From: Yang Shi <yang.shi@linux.alibaba.com>
To: lsf-pc@lists.linux-foundation.org, linux-mm@kvack.org,
linux-kernel <linux-kernel@vger.kernel.org>
Cc: mhocko@suse.com, hannes@cmpxchg.org, dan.j.williams@intel.com,
dave.hansen@linux.intel.com, fengguang.wu@intel.com,
YangShi <yang.shi@linux.alibaba.com>
Subject: [LSF/MM TOPIC] Use NVDIMM as NUMA node and NUMA API
Date: Wed, 30 Jan 2019 09:26:41 -0800 [thread overview]
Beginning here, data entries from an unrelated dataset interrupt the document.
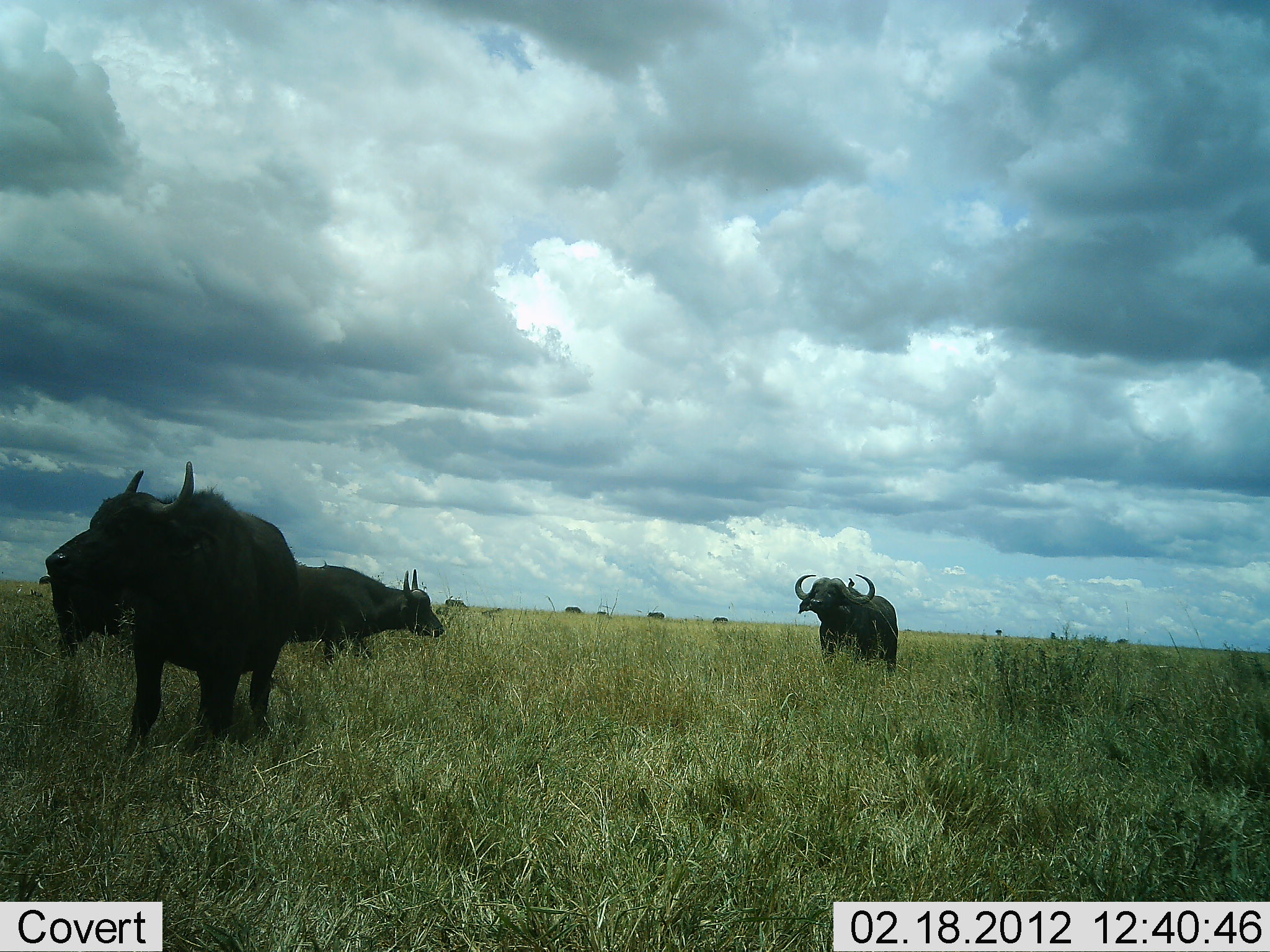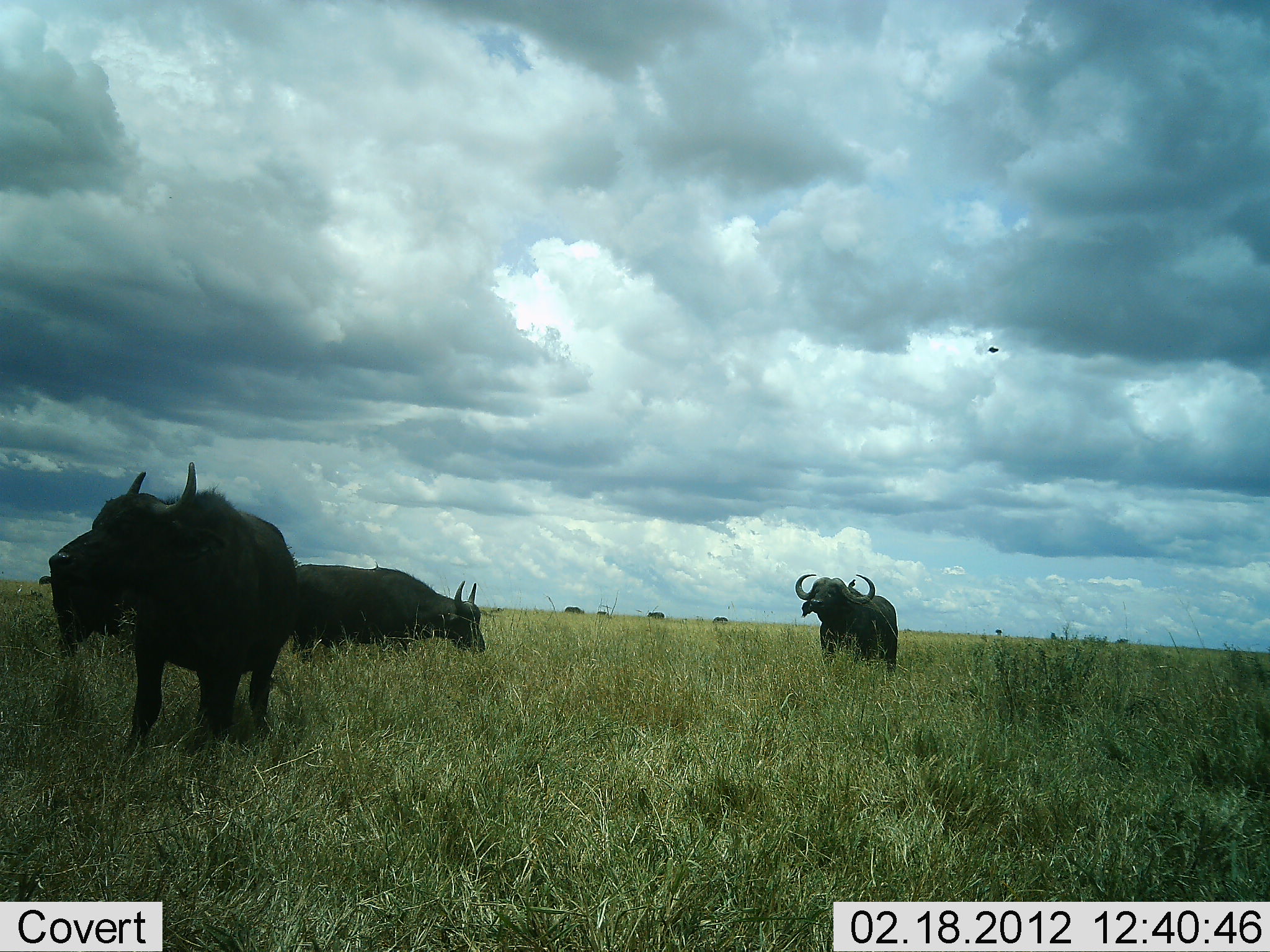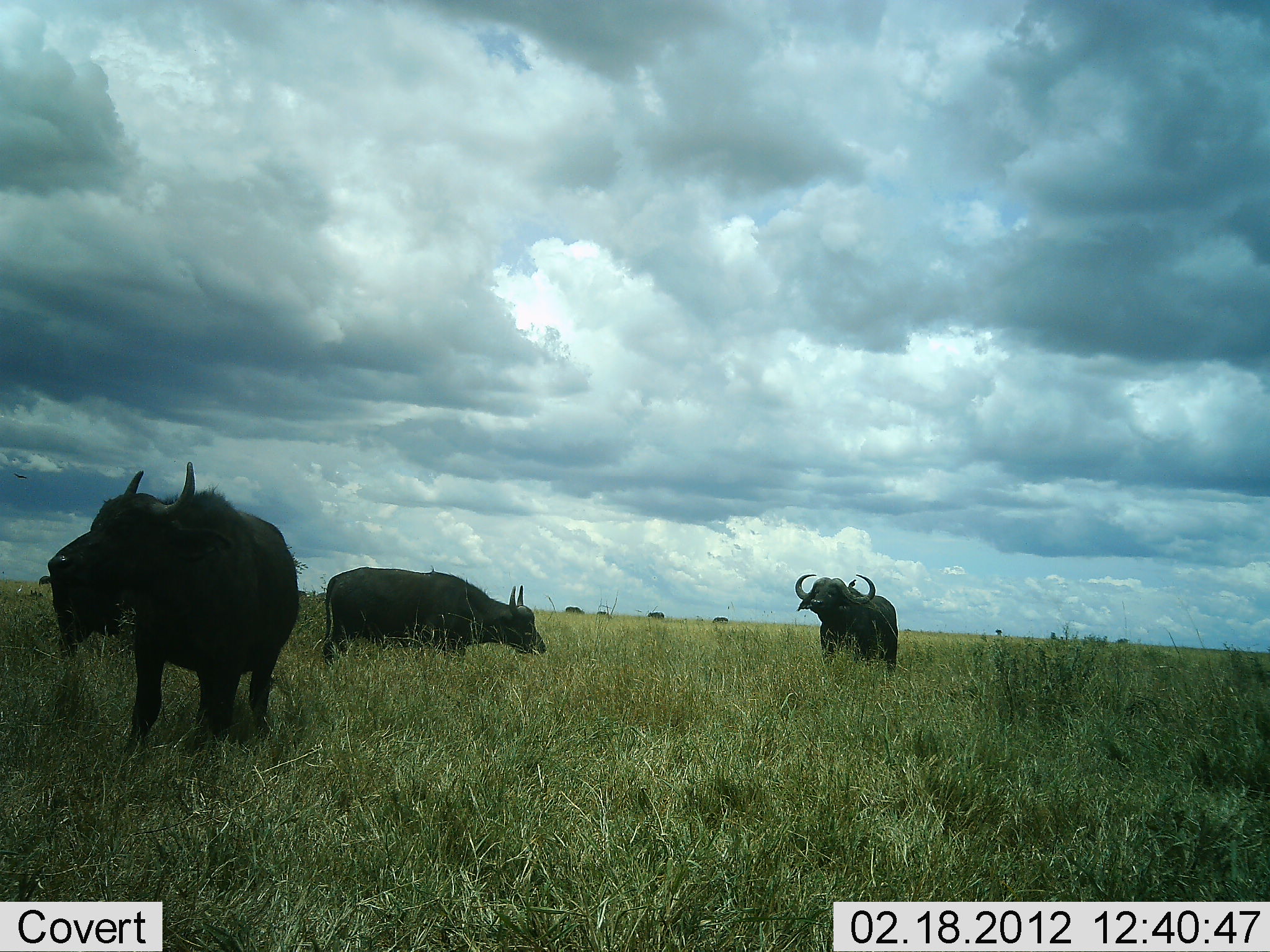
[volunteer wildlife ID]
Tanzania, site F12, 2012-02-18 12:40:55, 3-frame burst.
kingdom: Animalia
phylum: Chordata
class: Mammalia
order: Artiodactyla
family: Bovidae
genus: Syncerus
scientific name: Syncerus caffer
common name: cape buffalo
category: buffalo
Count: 4.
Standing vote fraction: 85%.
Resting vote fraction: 0%.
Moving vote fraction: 50%.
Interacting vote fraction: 0%.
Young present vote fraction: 0%.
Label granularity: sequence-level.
Message-ID: <f0d66b0c-c9b6-a040-c485-1606041a70a2@linux.alibaba.com> (raw)
Hi folks,
I would like to attend the LSF/MM Summit 2019. I'm interested in most MM
topics, particularly the NUMA API topic proposed by Jerome since it is
related to my below proposal.
I would like to share some our usecases, needs and approaches about
using NVDIMM as a NUMA node.
We would like to provide NVDIMM to our cloud customers as some low cost
memory. Virtual machines could run with NVDIMM as backed memory. Then
we would like the below needs are met:
* The ratio of DRAM vs NVDIMM is configurable per process, or even
per VMA
* The user VMs alway get DRAM first as long as the ratio is not
reached
* Migrate cold data to NVDIMM and keep hot data in DRAM dynamically
and throughout the life time of VMs
To meet the needs we did some in-house implementation:
* Provide madvise interface to configure the ratio
* Put NVDIMM into a separate zonelist so that default allocation
can't touch it as long as it is requested explicitly
* A kernel thread scans cold pages
We tried to just use current NUMA APIs, but we realized they can't meet
our needs. For example, if we configure a VMA use 50% DRAM and 50%
NVDIMM, mbind() could set preferred node policy (DRAM node or NVDIMM
node) for this VMA, but it can't control how much DRAM or NVDIMM is used
by this specific VMA to satisfy the ratio.
So, IMHO we definitely need more fine-grained APIs to control the NUMA
behavior.
I'd like also to discuss about this topic with:
Dave Hansen
Dan Williams
Fengguang Wu
Other than the above topic, I'd also like to meet other MM developers to
discuss about some our usecases about memory cgroup (hallway
conversation may be good enough). I had submitted some RFC patches to
the mailing list and they did incur some discussion, but we have not
reached solid conclusion yet.
https://lore.kernel.org/lkml/1547061285-100329-1-git-send-email-yang.shi@linux.alibaba.com/
Thanks,
Yang
reply other threads:[~2019-01-30 17:26 UTC|newest]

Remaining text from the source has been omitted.